Reproduce the data below word for word, from the line containing "At what distance" through the line containing "How far removed is (97,279) from (346,454)?", with both of those lines included.

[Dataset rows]
· · · · · · ·
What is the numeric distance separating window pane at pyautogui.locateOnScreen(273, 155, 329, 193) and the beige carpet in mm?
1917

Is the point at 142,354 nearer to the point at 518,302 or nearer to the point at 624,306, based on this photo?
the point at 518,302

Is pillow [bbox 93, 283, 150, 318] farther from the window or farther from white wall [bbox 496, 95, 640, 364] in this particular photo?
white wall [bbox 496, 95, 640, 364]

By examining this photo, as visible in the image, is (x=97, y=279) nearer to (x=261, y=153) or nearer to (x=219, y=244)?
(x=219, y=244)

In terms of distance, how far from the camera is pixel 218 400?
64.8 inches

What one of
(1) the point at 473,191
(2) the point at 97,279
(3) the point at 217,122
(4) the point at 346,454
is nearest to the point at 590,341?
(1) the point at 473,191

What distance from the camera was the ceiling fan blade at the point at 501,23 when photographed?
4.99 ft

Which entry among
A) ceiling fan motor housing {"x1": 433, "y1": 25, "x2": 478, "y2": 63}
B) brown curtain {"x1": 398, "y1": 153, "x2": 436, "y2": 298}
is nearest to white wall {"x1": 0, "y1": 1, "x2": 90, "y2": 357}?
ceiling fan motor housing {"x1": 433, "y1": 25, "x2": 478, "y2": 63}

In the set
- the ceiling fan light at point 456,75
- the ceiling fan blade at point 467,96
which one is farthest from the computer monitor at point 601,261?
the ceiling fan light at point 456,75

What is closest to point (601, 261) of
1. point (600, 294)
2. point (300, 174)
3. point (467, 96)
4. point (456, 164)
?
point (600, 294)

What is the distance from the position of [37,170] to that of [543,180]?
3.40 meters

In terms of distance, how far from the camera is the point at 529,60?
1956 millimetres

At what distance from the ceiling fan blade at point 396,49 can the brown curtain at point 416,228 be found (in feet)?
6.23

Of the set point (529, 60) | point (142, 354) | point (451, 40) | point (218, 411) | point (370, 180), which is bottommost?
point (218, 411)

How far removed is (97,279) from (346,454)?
· · · · · · ·
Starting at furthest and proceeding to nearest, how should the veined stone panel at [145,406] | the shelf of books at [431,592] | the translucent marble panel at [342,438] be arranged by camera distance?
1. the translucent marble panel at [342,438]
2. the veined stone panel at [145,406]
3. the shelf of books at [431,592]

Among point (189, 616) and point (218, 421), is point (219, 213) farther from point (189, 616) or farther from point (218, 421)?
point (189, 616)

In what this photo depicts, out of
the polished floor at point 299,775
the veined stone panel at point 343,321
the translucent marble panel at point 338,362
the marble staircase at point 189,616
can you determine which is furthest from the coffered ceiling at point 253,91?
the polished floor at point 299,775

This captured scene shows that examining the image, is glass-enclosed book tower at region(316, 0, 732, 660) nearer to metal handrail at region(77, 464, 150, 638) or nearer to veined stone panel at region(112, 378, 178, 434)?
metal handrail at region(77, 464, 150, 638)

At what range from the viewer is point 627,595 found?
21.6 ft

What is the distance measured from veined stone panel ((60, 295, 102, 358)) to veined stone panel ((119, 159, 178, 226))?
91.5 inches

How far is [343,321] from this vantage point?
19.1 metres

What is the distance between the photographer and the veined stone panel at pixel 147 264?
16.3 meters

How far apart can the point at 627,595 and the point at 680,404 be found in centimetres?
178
· · · · · · ·
• _EXERCISE SOLUTION_
At what distance from the ceiling fan blade at point 396,49 can the brown curtain at point 416,228 be found (in feet)?
6.23

Of the set point (529, 60) | point (142, 354) | point (451, 40) | point (218, 411) | point (370, 180), which is bottommost?
point (218, 411)

How far removed is (97,279) from (346,454)?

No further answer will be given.